In the report, Schmid and Paulitz say that serious consideration should be given to the option of securely fencing off old nuclear reactor sites and allowing low-level radioactivity from contaminated buildings and equipment to recede over decades.

The IPPNW's preferred solution would see heavily contaminated elements such as spent fuel rods be removed immediately, while the less-contaminated buildings and equipment would be left in situ indefinitely.

Reactor room in Gundremmingen nuclear plant
Decommissioning nuclear plants is an industry unto itselfImage: picture-alliance/dpa

This would avoid dispersing the radioactive material more widely, and minimize risk to human populations, the study's authors argue.

E.ON told DW that fencing off sites was neither more nor less safe than dismantling them - but argued that dismantling is a better solution in terms of the labor market consequences.

"IPPNW's option would mean that 300 to 400 people who work at a nuclear site would abruptly lose their jobs," the spokesperson said.

But Paulitz countered: "The nuclear industry must answer the question: is the proposed dismantling of the reactor sites a necessary measure, or is it just a new multi-billion-euro industry?"

Radioactive steel in children's bedrooms?

About 99 percent of the total mass of material at a former nuclear site is radioactive at such a low level that it is deemed safe - so the material is no longer covered by nuclear safety regulations and can be released into the environment, according to IPPNW's Schmid, who is a medical doctor.

Nuclear reactor site Unterweser
Decommissioning a typical nuclear power plant consisting of numerous rooms and components, like Unterweser pictured hereImage: dapd

But Schmid said that what matters is total radiation exposure over time.

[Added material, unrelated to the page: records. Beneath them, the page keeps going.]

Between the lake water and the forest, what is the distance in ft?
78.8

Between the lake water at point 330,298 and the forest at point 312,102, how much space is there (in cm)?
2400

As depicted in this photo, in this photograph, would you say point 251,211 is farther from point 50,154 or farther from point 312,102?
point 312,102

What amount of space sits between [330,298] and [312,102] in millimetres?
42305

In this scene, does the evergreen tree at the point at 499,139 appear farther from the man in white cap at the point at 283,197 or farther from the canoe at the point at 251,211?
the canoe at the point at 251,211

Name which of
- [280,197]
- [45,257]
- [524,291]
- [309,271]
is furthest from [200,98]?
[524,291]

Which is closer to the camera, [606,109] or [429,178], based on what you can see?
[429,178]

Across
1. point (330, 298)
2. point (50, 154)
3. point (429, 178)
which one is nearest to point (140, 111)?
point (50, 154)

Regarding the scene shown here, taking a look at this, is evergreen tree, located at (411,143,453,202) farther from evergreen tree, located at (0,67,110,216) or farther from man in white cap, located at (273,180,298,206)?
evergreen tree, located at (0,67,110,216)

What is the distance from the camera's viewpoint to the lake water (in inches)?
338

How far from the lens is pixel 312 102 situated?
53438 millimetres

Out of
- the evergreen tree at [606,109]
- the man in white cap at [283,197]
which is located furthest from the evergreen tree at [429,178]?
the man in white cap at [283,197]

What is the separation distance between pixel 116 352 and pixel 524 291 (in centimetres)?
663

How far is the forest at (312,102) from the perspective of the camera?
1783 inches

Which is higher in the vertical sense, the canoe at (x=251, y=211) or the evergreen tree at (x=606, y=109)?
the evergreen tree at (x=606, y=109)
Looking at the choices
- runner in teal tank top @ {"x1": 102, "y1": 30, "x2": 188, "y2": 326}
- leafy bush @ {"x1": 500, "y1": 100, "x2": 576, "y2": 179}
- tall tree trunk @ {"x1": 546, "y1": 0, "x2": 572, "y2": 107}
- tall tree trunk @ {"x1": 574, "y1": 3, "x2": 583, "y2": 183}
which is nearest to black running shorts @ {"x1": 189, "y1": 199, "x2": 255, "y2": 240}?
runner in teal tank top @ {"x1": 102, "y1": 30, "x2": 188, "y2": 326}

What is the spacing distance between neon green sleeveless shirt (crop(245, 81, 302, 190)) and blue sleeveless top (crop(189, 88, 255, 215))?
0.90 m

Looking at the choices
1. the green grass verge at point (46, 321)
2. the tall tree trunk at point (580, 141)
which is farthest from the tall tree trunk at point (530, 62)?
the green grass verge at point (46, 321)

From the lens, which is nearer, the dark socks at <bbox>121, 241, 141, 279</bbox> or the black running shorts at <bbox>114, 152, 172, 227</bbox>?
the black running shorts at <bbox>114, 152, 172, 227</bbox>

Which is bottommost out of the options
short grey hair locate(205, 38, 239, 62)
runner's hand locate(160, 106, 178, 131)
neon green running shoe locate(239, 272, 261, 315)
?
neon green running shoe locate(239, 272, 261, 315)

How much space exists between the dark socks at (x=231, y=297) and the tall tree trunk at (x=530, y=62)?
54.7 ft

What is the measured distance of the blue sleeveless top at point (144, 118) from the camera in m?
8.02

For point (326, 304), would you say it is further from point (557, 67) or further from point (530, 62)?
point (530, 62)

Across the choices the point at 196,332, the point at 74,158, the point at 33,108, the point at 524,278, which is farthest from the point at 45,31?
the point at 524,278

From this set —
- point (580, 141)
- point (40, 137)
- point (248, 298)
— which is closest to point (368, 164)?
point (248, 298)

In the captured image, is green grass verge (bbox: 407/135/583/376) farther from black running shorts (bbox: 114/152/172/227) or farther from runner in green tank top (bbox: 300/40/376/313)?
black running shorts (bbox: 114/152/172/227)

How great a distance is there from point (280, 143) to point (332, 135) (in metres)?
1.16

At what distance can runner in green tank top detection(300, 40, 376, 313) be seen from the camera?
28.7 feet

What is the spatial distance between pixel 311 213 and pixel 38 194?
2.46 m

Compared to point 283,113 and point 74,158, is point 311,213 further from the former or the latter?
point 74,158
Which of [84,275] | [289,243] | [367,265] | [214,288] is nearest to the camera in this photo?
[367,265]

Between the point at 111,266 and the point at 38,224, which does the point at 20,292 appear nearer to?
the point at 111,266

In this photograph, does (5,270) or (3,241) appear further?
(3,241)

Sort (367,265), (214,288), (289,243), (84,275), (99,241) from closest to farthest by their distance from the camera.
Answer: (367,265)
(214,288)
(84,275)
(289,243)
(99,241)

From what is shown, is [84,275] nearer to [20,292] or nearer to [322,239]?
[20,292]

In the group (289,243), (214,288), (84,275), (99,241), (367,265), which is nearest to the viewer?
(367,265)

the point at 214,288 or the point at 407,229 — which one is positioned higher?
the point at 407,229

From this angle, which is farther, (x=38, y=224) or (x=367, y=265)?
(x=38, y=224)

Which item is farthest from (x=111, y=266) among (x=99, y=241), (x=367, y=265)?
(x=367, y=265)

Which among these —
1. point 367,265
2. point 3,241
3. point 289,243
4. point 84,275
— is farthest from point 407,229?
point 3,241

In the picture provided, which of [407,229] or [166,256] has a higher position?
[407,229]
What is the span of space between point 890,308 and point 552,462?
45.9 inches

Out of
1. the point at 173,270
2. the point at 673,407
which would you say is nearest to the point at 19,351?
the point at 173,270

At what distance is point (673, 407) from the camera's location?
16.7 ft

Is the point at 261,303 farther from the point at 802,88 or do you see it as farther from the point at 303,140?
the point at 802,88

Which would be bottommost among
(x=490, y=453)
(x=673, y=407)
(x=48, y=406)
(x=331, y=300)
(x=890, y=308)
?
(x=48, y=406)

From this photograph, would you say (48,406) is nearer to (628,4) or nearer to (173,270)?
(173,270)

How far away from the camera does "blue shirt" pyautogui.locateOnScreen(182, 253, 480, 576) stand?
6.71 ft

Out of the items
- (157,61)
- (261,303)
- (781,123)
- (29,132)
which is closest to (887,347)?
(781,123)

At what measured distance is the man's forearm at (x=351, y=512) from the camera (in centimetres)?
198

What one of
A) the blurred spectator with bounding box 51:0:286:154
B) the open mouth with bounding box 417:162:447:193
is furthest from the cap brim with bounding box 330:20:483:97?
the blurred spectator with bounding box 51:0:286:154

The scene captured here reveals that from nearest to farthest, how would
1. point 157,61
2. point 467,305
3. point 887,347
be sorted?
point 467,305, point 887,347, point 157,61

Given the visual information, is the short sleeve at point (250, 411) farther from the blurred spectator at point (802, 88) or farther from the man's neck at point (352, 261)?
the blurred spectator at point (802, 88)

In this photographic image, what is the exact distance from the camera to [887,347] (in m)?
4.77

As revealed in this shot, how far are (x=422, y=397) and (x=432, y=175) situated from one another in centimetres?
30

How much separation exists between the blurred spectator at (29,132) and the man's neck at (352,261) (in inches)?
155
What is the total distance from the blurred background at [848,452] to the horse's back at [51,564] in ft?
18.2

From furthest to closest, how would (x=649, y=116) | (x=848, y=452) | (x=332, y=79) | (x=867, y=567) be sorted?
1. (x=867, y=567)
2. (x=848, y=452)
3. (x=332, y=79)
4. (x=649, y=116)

If very large amounts of very weakly radioactive material are dispersed through the environment, for example by being reintroduced into material supply chains, that represents a significant amount of broadcast radiation exposure over time.

Dismantling nuclear power plants, Paulitz said, leads to a problem: "The great majority of the site's materials won't be classified as nuclear waste, and will instead be disposed of in ordinary household waste streams, or even recycled into normal supply chains."

"From a health and safety perspective, we see this as irresponsible." Paulitz said, as weakly radioactive steel taken from a dismantled nuclear site could end up built into a radiator in a child's bedroom, for example.